Four Corners has aired graphic videos showing police beating people under arrest, and the broadcast has already sharpened demands for deeper transparency in policing. One of the clips shows Canberra NRL player Tom Starling restrained while two officers punched him until he appeared to be unconscious.
The footage landed as viewers were still processing how routine complaints can disappear into the system. Justin Ellis said culture sets the tone inside policing organisations for how the law is enforced and how misconduct is handled, and he argued that a greater emphasis on transparency is one of the quickest ways to improve it. He said mandatory body-worn cameras, fuller reporting on the outcomes of complaints against police and data on civil settlement payments would all help.
Starling’s case gives the argument its sharpest edge. He was charged with assaulting four officers, then those charges were later dropped after a lengthy legal process. Two officers involved in that incident have since been charged with assaulting Starling and are due to go to trial later in 2026. It is the kind of slow-moving case that leaves the public with video, but not yet with a final account.
Another clip shown in the broadcast was even more brutal. It showed two officers bashing a schizophrenic woman, pepper spraying her in the eyes and genitals, kicking and stomping on her, then dragging her by the hair. Michael Kennedy said there was no defence for what was captured. NSW Premier Chris Minns said both officers in that video were fired and jailed, but he also argued they were not proof of a force acting with impunity. He told parliament on Tuesday that in any large police organisation there will be people with bad intent, those who make terrible decisions and, in his words, just bad people.

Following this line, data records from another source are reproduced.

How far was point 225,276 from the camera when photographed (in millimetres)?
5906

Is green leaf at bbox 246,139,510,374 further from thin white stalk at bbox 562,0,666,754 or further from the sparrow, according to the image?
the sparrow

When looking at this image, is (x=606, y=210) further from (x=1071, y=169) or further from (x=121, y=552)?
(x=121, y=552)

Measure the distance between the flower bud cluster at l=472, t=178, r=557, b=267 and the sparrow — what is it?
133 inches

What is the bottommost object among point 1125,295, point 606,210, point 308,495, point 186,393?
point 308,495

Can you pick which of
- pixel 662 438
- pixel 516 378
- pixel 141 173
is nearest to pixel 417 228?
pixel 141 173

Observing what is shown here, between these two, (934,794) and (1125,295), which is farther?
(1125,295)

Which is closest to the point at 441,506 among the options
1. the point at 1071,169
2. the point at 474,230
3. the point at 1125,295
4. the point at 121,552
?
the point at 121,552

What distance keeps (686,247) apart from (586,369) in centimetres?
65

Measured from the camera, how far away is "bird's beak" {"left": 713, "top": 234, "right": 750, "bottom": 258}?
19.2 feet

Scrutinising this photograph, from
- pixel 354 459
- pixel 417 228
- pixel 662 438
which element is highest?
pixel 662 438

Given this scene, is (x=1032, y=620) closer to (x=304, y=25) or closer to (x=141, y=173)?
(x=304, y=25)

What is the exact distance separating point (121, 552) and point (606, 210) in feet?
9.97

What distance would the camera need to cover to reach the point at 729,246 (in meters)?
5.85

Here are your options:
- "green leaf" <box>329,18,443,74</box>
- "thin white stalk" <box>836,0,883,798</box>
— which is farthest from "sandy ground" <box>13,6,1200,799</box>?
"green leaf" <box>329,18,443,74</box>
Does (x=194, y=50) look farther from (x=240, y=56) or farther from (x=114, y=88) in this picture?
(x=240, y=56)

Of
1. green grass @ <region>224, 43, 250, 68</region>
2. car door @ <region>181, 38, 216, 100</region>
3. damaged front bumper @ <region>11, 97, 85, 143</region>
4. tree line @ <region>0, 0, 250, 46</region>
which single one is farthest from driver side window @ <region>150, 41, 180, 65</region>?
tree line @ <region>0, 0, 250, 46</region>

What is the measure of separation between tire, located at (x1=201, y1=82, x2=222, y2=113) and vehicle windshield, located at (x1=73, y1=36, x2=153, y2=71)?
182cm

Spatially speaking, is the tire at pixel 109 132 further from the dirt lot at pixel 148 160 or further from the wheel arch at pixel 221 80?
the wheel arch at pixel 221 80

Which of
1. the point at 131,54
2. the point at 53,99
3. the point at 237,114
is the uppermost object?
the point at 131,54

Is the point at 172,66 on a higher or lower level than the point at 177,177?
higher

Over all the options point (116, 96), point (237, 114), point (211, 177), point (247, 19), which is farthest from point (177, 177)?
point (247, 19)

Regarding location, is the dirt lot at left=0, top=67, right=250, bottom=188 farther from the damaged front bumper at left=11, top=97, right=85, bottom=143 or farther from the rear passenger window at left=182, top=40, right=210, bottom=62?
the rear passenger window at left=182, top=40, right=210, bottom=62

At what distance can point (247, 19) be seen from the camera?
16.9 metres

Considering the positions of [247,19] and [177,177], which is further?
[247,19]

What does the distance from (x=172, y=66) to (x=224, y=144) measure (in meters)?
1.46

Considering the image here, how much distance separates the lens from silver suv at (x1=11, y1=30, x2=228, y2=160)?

That pushback has not satisfied critics who say the problem is structural, not isolated. Sue Higginson said the system enables police to be violent with impunity and described it as a culture of excessive force, unbridled power and cover up. She said the default is for police to investigate themselves and that it is not working, calling for the Law Enforcement Conduct Commission to get more powers and more investigators. The watchdog is now under renewed pressure, just as the force faces fresh scrutiny over allegations of gratuitous violence and cover-ups.
For now, the broadcast has done what inquiries and complaints alone often do not: it has forced the question of whether oversight is built to expose misconduct, or to absorb it. The next test is whether NSW Police or the commission changes the rules, the staffing or the reporting that keeps these cases in the dark.